Bugün Şubat’ın son günü. Sabah tank top sesleri arasında Sur dibindeki büroma gidiyorum. Beni bekleyen 2 misafirim var. Aralık ayında Sur’da öldürülen ve cenazeleri 29 gün yerde kaldıktan sonra, tanınmayacak bir halde teslim edilen İsa Oran ve Mesut Seviktek’in aileleri. Aileler yarın İsa ve Mesut için Lice’de verecekleri mevlide beni davet etmeye gelmişler.
İsa’nın ailesi İstanbul’da, Mesut’un ailesi Diyarbakır’da yaşıyorlar. Mesut’un abisi İhsan Bey ile Mesut’un çocukluğunu konuşuyoruz biraz. Lice’den zorunlu göç ederken Mesut’u köyde nasıl unuttuklarını, 1 gün sonra geri almaya köye gittiklerinde Mesut’u bir ağacın kovuğunda, çorapsız, ayakkabısız mehir yerken bulduklarını, ve “beni nasıl unuttunuz” diye onlara sitemini…
İhsan Bey anlatıyor:
“Her gün onca ölüm, katliam oluyor ki acımızı bile yaşayamıyoruz. Yasımızı tutamıyoruz. Hepimizin aklı Sur’da, bodrumlarda mahsur kalan insanlarda.”
Hep beraber Sur’a doğru yola çıkıyoruz. Şiddetli tank ve top sesleri arasında, artık bu seslere alışmış olarak yürüyoruz. Yollarda, tank top atışı oldukça yerinden zıplayanların batıdan gelenler olduğu anlaşılıyor.
Bugün Sur’daki ailelerle dayanışmaya İstanbul’dan Barış İçin Kadın Girişimi gelmiş. Ailelerin beklediği Dicle-Fırat Kültür Merkezi epey kalabalık bugün. Kalabalığın nedeni birazdan anlaşılıyor. Selahattin Demirtaş buraya ailelerle dayanışmaya gelecek ve bir basın toplantısı düzenleyecek.

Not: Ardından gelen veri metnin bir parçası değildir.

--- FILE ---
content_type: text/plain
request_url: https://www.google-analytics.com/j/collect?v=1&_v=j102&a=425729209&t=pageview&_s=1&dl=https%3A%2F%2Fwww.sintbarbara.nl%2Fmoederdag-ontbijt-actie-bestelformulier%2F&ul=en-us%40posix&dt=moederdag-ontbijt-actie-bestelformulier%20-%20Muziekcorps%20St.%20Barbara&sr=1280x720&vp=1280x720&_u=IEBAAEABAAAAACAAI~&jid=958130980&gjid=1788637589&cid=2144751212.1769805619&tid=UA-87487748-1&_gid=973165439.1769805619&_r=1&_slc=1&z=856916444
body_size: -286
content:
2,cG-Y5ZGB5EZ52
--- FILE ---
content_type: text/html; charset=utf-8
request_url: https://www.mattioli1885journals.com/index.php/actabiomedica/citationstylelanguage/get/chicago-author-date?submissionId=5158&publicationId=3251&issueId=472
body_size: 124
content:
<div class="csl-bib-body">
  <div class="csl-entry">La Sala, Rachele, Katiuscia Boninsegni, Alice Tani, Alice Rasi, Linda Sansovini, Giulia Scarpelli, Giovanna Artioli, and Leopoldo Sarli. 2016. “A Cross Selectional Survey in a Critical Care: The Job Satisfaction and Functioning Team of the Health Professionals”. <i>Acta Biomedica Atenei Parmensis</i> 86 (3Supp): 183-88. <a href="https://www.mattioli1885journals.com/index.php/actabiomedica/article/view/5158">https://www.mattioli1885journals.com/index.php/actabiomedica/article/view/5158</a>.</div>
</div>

Düzenlenen basın toplantısında Selahattin Demirtaş kısaca Sur’da ablukanın kalkması gerektiği, çatışmaların durması gerektiğini söylüyor. Ve eğer abluka kalkarsa, çatışmanın bitmesi için gerekli kanalları açtıklarını belirtiyor. Abluka biterse çatışmanın tümden biteceğini vurguluyor ve tüm Diyarbakır halkını Sur’daki ablukanın tümden kalkması için ayakta olmaya çağırıyor.
Ailelerle görüşmeye devam ediyorum. Aileler hükümetin Sur’dan çıkan ailelere verdiği yardımları tartışıyorlar. Bir kadın:
“Evimizin üzerinden çekilsinler, ben kendi toprağımı yerim” diyor.
Bodrumda 12 yaşında bir çocuğu olan bir baba:
“Lanet gelsin yardımlarına, biz dilenci miyiz, sen evlatlarımızı bodrumdan çıkar, başka bir şey istemiyoruz” diyor.
Başka bir kadın:
“Terör kimdir, terör gelip senin aileni katledendir, gelip görsünler burada terör kim” diyor.
Sur’daki aileler bugün de evlatlarını sığındıkları bodrumlardan çıkaramıyorlar. Oysa Sur’da bodruma sığınan insanlar katledilirse, Diyarbakır’ın artık eski Diyarbakır olmayacağı açık. Bodruma sığınanların, hele ki çocukların ağlayan sesleri, çığlıkları geldikçe şehirde öfke gittikçe artıyor. HDP’li, AKP’li, CHP’li herkesin bu insanları o bodrumlardan sağ salim çıkabilmeleri için biran önce el ele vermeleri gerekiyor. Bu insanların sağ salim çıkışı, sadece çatışmaları bitirmeyecek, uzun süredir almadığımız nefesi de aldıracak hepimize…
O sırada bir baba çocuğundan gelen mesajı anlatıyor:
“Baba bizi bu bodrumdan almaya niye gelmiyorsunuz?”
Her top atışıyla Diyarbakır’dan lanet sesi yükseliyor.